SQL Database corruption issue

  • We are suddenly getting a lot of errors in a 160GB database along the lines of SQL Server detected a logical consistency-based I/O error

    This seems to have started happening around 02:00 on 14/08/17 when a 'Rebuild Index' job failed


    Date                      14/08/2017 02:00:00
    Log                         Job History (Epro Index Rebuilding)

    Step ID                 1
    Server                   EPROLIVESQL
    Job Name                            Epro Index Rebuilding
    Step Name                         Rebuild Indexes
    Duration                              00:11:46
    Sql Severity        24
    Sql Message ID 3621
    Operator Emailed           
    Operator Net sent          
    Operator Paged               
    Retries Attempted          0

    Message
    Executed as user: NT AUTHORITY\SYSTEM. SQL Server detected a logical consistency-based I/O error: incorrect pageid (expected 1:20529816; actual 0:0).

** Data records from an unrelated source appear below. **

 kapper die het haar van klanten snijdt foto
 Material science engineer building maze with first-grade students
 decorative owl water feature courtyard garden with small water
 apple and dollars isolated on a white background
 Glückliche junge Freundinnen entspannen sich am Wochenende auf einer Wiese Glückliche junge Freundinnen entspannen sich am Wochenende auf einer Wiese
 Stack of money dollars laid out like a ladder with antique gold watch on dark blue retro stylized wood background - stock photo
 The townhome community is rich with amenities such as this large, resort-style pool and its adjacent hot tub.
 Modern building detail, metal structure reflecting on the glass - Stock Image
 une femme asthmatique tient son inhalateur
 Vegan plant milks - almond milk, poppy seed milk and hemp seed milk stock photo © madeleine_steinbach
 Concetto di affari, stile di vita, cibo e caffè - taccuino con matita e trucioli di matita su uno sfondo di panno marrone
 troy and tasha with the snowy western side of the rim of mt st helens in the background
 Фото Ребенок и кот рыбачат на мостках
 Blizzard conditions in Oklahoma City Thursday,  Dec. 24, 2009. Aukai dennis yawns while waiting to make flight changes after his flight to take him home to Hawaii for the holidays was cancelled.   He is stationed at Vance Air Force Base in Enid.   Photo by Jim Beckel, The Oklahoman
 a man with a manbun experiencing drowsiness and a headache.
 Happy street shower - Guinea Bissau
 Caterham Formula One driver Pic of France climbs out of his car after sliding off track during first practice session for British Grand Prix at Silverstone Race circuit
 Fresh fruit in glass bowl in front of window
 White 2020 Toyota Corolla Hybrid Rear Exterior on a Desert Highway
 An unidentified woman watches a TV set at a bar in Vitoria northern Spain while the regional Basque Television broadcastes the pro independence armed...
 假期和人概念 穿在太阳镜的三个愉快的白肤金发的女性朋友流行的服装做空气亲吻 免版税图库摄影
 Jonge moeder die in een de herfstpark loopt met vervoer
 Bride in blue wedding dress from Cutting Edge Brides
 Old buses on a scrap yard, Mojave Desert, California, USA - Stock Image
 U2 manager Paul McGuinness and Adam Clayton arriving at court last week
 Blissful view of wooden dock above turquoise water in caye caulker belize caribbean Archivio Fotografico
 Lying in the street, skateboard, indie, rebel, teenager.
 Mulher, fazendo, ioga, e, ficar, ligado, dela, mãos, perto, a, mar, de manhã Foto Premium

It occurred during a read of page (1:20529816) in database ID 7 at offset 0x00002728530000 in file 'F:\Program Files\Microsoft SQL Server\MSSQL10_50.MSSQLSERVER\MSSQL\DATA\EproPat.mdf'.  Additional messages in the SQL Server error log or system event log may provide more detail. This is a severe error condition that threatens database integrity and must be corrected immediately. Complete a full database consistency check (DBCC CHECKDB). This error can be caused by many factors; for more information, see SQL Server Books Online. [SQLSTATE HY000] (Error 824)  Executing ALTER INDEX ux_patients_history_versions ON dbo.t_patients_history REBUILD                                  - fragmentation currently 30.2339% [SQLSTATE 01000] (Error 0)  Executing ALTER INDEX in_clinic_appointments_patient ON dbo.t_clinic_appointments REBUILD                              - fragmentation currently 29.7339% [SQLSTATE 01000] (Error 0)  Executing ALTER INDEX ux_patients_history_previousVersions ON dbo.t_patients_history REBUILD                               - fragmentation currently 29.0101% [SQLSTATE 01000] (Error 0)  The statement has been terminated. [SQLSTATE 01000] (Error 3621).  The step failed.

    I've imported the latest backup onto a test SQL instance and run dbcc_checkdb and attached the results of that.

    Not sure what has caused this, or if I can repair it easily!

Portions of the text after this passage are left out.